What proportion of post-paid subscribers might be motivated to churn once they have the option of retaining their existing numbers? An EFYTimes article last month, drawing on a recently conducted Mobile Consumer Insights study by the Nielsen market research company, reports that around 18% of contract customers will change service provider once MNP is live. The figure is higher for customers of Tata Teleservices and Reliance Communications.

According to the study, around 55% of respondents were generally satisfied with their operator, but only 48% are satisfied with network quality. The operators are probably concerned by the fact that scores for network quality satisfaction were down compared to previous iterations of the Nielsen study. Bharti Airtel, BSNL and Reliance Communications have registered the biggest drops in this metric. According to the study, 43% of the people polled are satisfied with the price they pay for their service.

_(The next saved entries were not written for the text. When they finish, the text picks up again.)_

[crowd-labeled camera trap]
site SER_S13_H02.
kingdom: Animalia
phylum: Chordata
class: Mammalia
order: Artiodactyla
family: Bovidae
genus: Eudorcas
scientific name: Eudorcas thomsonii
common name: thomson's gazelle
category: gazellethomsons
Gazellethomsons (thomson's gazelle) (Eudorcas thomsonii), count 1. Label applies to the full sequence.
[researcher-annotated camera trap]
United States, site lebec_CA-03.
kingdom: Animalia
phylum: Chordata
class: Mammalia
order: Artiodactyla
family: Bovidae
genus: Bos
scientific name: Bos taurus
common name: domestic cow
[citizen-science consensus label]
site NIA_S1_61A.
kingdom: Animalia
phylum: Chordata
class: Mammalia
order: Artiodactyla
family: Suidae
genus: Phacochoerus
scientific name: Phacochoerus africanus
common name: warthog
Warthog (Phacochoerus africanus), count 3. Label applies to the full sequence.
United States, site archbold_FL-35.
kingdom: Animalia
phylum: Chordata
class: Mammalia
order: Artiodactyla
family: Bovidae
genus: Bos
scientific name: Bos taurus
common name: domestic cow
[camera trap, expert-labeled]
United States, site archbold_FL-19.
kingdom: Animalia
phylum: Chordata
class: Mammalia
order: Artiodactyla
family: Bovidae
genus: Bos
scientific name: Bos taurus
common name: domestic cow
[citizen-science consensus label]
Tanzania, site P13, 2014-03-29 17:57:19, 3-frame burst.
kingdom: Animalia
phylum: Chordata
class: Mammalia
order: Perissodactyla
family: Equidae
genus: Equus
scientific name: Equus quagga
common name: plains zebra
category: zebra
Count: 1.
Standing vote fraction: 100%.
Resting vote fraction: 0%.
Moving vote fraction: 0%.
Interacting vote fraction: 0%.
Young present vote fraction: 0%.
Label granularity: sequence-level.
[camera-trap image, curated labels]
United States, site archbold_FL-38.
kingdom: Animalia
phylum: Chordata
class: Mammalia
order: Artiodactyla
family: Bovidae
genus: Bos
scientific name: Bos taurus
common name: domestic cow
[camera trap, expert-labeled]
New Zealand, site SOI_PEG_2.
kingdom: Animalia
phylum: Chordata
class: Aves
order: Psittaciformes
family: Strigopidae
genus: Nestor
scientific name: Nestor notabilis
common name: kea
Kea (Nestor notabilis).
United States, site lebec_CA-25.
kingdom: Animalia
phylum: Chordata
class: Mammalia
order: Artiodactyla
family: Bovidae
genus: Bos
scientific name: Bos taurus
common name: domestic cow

My feeling is that ARPU in India is already so low that differentiation by quality of service could prove to be a more powerful tool for any operators which cope best with this issue in India's highly competitive market. I don't imagine that competing more aggressively on price than is currently the case could be sustainable for very long.

India's operators may be interested to note that loyalty to operators is, according to the study, higher among lowest socio-economic groups, older age groups and among female customers.

Lots to think about, then, for India's numerous competing mobile operators. Let's see, however, if this end-of-year deadline for MNP going live is really going to be met. Past delays have been numerous and India would not be the only country in the world to see shifting deadlines as the many concerns about MNP are debated. Right now in Thailand, for example, while MNP regulations have come into force, it is not yet clear when mobile subscribers will be able to port their numbers as operators are not yet ready for the service, TelecomPaper reports.